THE TASK: Scan the data below for the string "cholinergic". Copy every line where it appears.

[Stored data]
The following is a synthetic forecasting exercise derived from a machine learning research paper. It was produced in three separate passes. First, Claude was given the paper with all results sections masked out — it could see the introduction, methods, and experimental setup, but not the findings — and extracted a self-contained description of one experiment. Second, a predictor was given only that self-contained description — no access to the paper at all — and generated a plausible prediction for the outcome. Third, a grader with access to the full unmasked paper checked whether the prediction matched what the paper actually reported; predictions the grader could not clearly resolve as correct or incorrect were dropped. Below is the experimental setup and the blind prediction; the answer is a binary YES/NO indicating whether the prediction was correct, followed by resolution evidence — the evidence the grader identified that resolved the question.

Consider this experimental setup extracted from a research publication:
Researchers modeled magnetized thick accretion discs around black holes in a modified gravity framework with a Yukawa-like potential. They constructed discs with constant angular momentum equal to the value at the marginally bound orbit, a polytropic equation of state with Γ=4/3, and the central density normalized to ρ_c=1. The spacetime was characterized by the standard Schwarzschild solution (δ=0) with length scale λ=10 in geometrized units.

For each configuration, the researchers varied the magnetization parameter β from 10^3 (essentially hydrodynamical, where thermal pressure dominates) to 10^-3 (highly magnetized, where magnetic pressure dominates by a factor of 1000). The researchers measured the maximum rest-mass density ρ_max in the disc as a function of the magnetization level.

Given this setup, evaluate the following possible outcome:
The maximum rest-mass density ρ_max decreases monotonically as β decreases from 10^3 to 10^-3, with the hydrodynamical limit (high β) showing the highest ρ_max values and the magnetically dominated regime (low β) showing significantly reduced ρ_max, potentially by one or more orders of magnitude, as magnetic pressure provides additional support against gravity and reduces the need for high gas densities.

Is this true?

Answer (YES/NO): NO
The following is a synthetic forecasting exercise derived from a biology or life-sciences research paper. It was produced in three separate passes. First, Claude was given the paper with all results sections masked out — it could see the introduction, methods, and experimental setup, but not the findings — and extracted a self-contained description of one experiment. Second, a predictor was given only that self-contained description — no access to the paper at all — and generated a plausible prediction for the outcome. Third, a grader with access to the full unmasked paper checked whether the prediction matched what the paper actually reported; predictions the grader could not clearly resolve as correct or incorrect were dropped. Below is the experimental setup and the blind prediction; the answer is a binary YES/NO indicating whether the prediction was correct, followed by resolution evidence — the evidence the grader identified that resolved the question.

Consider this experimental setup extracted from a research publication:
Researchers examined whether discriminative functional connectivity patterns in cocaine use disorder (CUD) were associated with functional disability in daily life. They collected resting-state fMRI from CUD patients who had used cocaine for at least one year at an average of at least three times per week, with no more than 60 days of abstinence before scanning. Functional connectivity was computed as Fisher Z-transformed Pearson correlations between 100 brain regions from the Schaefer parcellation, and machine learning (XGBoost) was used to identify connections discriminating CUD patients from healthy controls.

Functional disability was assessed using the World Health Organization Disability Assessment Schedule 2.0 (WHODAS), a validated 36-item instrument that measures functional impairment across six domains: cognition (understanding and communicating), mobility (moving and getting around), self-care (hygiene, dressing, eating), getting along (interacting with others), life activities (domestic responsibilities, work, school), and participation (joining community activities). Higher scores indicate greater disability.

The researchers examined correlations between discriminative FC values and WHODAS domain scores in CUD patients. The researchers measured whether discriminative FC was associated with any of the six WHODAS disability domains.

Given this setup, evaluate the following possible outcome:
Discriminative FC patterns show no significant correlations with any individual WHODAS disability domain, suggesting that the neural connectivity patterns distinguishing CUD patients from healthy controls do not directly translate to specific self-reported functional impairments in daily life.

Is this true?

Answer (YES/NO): YES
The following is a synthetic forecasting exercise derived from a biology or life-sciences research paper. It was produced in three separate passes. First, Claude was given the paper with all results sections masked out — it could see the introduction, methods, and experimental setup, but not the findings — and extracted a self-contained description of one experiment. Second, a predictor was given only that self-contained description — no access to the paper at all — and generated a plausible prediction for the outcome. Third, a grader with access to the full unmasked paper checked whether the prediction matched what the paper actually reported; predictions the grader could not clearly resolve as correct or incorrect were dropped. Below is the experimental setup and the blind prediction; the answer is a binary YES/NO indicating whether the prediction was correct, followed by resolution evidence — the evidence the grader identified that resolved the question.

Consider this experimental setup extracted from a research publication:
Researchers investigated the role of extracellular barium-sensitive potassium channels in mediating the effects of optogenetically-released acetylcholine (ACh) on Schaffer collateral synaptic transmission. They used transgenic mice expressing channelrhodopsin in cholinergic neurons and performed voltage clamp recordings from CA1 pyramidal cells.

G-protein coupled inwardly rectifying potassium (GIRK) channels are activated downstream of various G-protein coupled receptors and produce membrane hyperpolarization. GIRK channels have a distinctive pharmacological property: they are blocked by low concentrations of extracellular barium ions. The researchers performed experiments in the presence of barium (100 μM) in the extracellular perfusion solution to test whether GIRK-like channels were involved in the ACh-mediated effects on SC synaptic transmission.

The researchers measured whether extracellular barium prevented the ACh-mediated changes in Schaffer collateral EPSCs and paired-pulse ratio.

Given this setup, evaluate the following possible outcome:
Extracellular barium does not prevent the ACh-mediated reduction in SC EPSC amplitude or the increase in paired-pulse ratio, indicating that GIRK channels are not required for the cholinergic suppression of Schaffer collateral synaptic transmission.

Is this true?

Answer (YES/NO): NO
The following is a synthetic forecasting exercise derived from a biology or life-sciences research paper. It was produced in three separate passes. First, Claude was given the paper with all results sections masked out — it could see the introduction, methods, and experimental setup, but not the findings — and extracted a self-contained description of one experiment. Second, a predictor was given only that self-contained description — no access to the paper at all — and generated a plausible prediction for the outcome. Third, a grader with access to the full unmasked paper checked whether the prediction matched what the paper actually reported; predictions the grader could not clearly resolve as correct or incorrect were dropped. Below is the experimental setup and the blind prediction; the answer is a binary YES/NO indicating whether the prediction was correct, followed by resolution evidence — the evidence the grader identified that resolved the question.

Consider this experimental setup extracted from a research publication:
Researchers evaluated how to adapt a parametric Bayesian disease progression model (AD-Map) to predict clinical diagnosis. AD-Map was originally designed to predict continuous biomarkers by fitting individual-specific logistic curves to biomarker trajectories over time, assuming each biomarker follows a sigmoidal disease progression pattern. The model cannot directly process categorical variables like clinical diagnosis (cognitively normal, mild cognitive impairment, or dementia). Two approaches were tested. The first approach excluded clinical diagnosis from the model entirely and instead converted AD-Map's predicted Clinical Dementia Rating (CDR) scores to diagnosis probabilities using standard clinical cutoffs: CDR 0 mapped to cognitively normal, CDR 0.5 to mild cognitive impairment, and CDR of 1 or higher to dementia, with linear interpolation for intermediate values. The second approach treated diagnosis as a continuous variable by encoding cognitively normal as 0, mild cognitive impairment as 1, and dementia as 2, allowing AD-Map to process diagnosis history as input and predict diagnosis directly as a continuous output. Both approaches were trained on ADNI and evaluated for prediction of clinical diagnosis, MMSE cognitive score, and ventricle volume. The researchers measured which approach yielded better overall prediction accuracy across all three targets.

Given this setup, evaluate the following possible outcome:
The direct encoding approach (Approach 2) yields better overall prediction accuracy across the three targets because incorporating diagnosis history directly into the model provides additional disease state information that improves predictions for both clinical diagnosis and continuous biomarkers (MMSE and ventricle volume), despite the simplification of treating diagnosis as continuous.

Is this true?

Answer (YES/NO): NO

SOLUTION FOR THIS EXERCISE:
Researchers investigated the role of extracellular barium-sensitive potassium channels in mediating the effects of optogenetically-released acetylcholine (ACh) on Schaffer collateral synaptic transmission. They used transgenic mice expressing channelrhodopsin in cholinergic neurons and performed voltage clamp recordings from CA1 pyramidal cells.
Extracellular barium does not prevent the ACh-mediated reduction in SC EPSC amplitude or the increase in paired-pulse ratio, indicating that GIRK channels are not required for the cholinergic suppression of Schaffer collateral synaptic transmission.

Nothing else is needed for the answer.